• [Stored dataset items]
═══

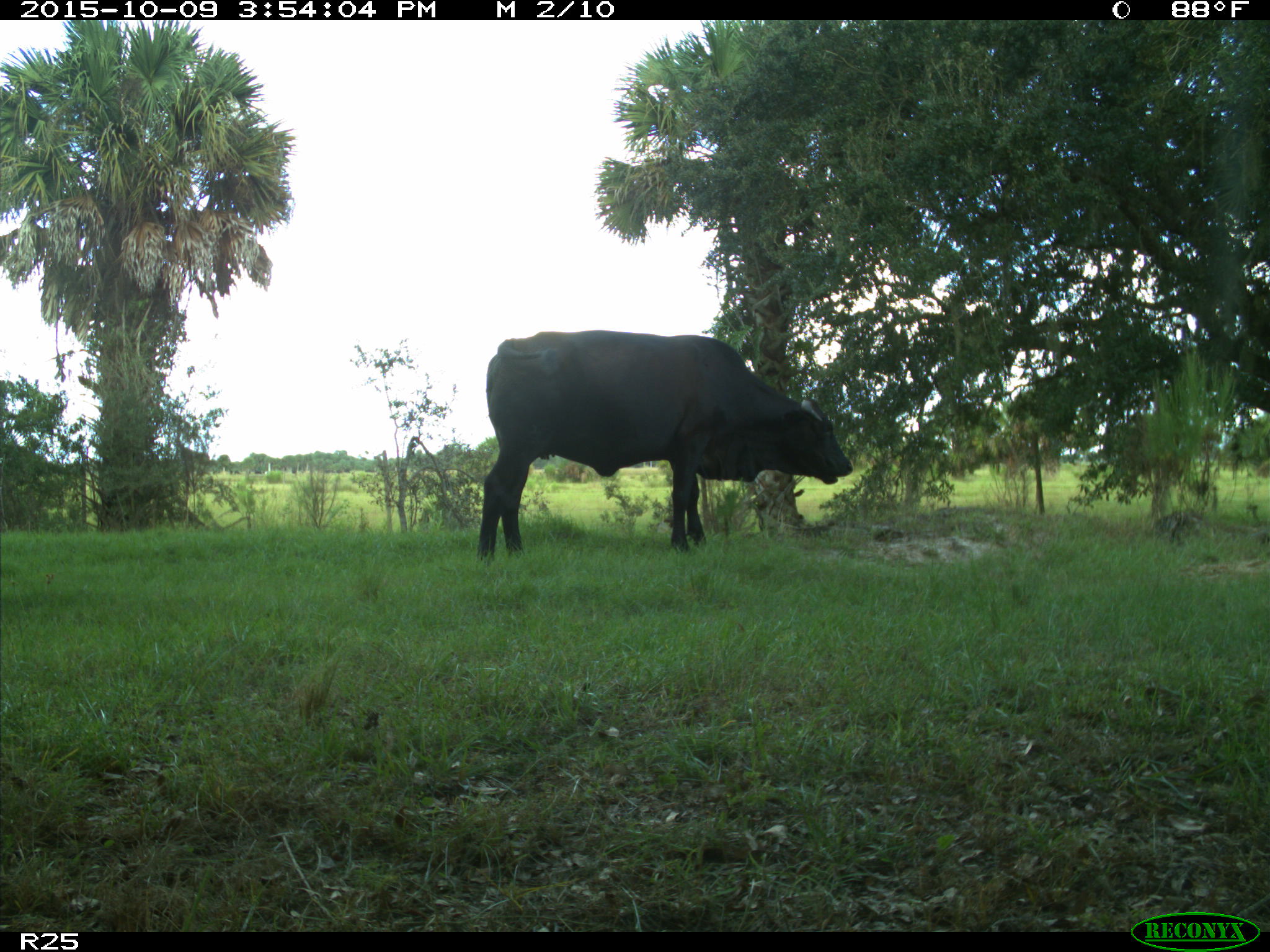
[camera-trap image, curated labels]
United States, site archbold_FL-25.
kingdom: Animalia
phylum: Chordata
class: Mammalia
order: Artiodactyla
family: Bovidae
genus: Bos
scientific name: Bos taurus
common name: domestic cow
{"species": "Bos taurus (domestic cow)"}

═══

• [EXERCISE REQUIREMENTS] When you repeat the records, reproduce each line exactly and drop the images.

• [TASK RESPONSE]
[camera-trap image, curated labels]
United States, site archbold_FL-25.
kingdom: Animalia
phylum: Chordata
class: Mammalia
order: Artiodactyla
family: Bovidae
genus: Bos
scientific name: Bos taurus
common name: domestic cow
{"species": "Bos taurus (domestic cow)"}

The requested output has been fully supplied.